Saturday, May 08, 2010

family

My grandparents arrive today, not from Guam directly, but from San Francisco, where my uncle has already equipped my grandfather with a cell phone, and they have my number in case I am needed somewhere between the plane's landing and their walk through the security checkpoint. I'm not sure to what can compare the process of family visiting -- a ship at sea? A great Spanish galleon not even on the horizon, but through news reports from other people and ships, I know its impending arrival. And then, it's only a date in the calendar, a far away worry. Weeks and then many days in advance the anxiety hits, the list of to-do's seem daunting, a sense of urgency washes over because I know my life will not be my own, my time sucked up into the vacuum that is not necessarily just their needs and concerns but my own spree of wreckless spending -- all time gets funneled in to precious moments in the kitchen, in the car around town, and around malls. Anything to build our reserves, to give one another the emotional sustenance to get us through the 6,000 miles that will inevitably separate us once again.

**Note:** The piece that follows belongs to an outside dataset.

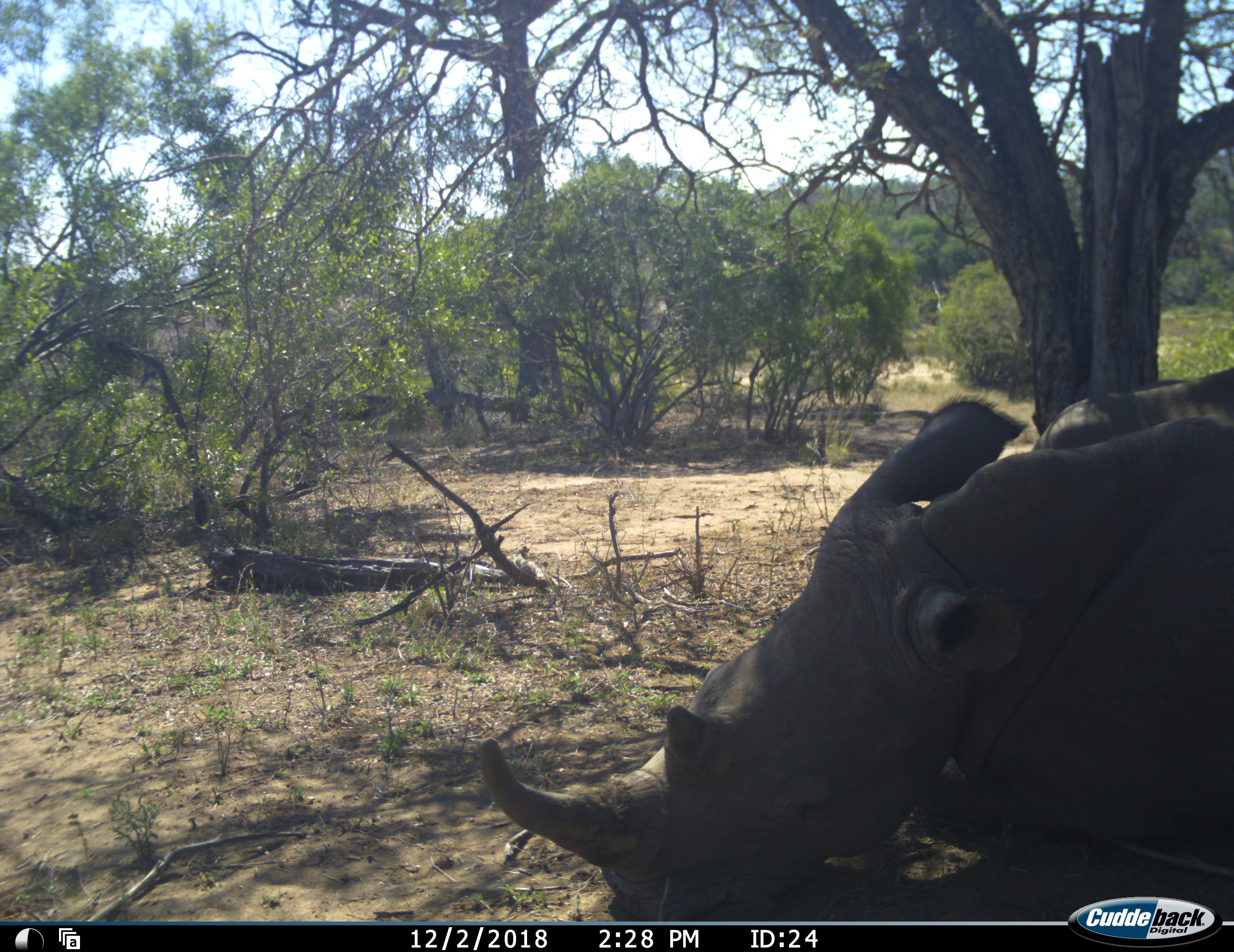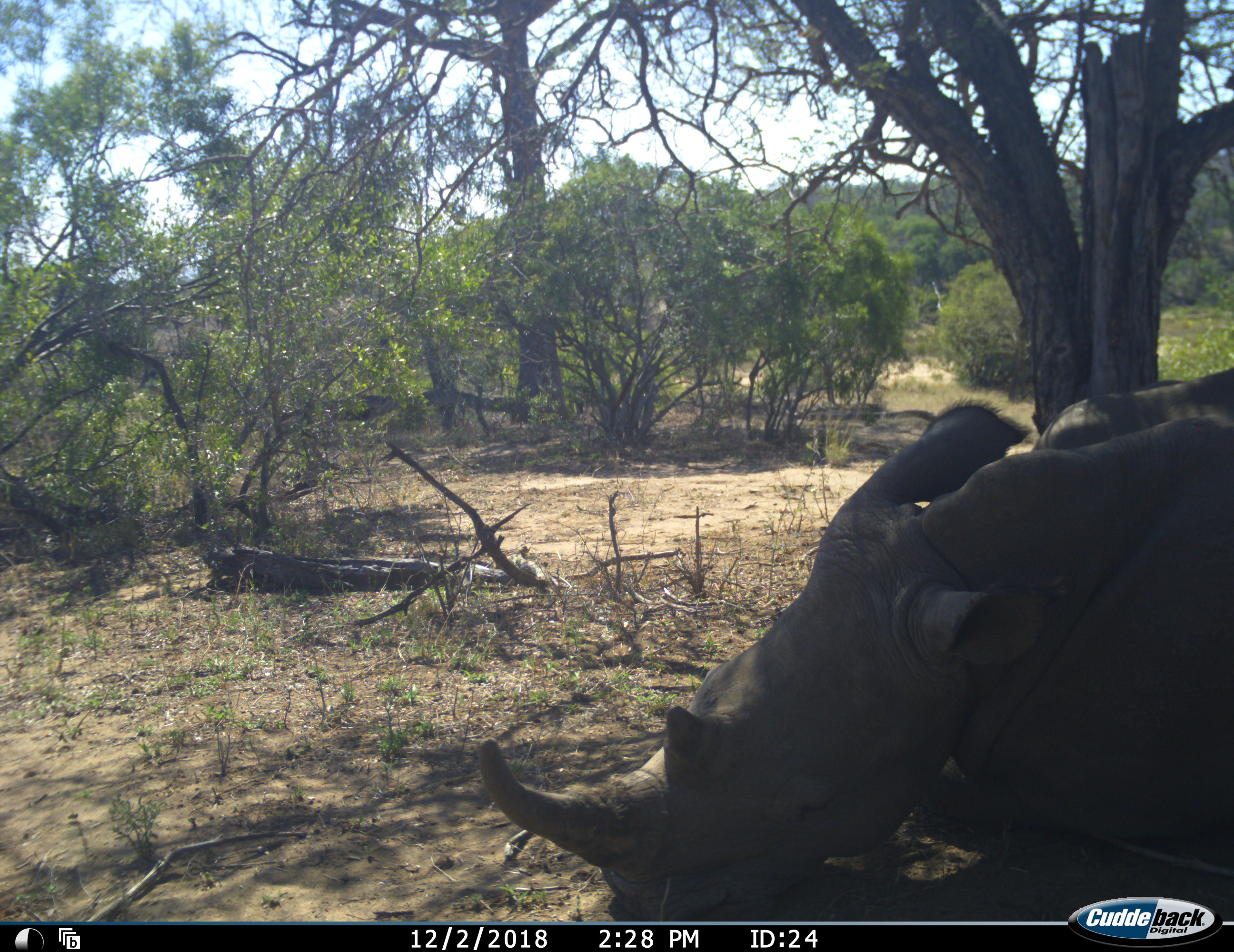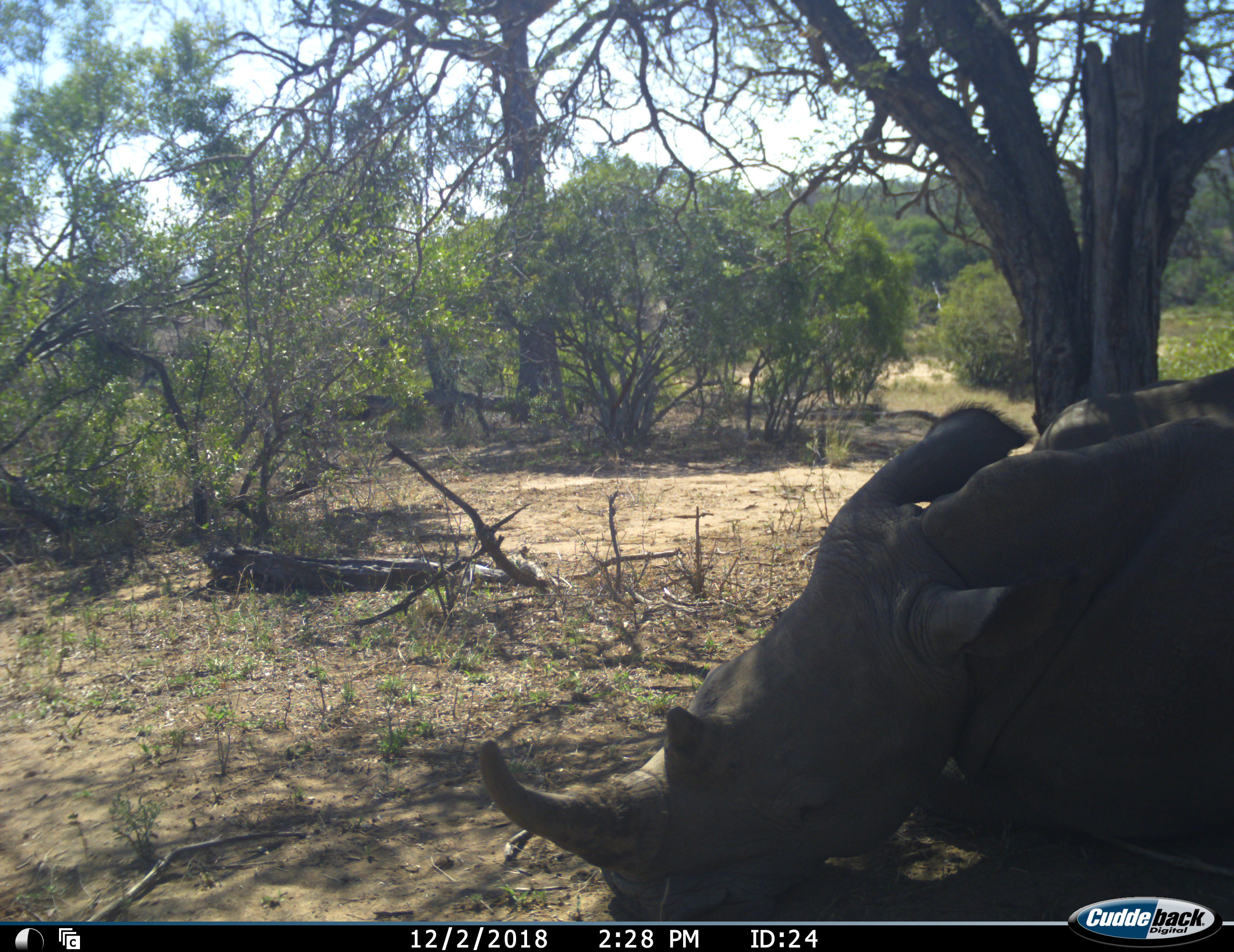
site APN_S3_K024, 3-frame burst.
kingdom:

And then the penultimate day comes, and the excitement hits, the joy of gazing out to sea knowing that a vessel will appear through the sky and clouds. And today their ship appears, I can see it at the lip of the ocean's mouth making its way to the throat of the shore. And the negation of my individuality is accepted, the long hours I will spend late each night to catch up on work is welcomed -- bracing for the uncomfortable unspoken conversation sure to accompany the immense gorging of food. And yet I remember that almost imperceptible flutter in my chest on that day the calendar was first marked -- when my imagination first envisioned the galleon's approach -- so indistinguishable in the avalanche of foreboding apprehension, like a small butterfly trapped in the thick of dry brush.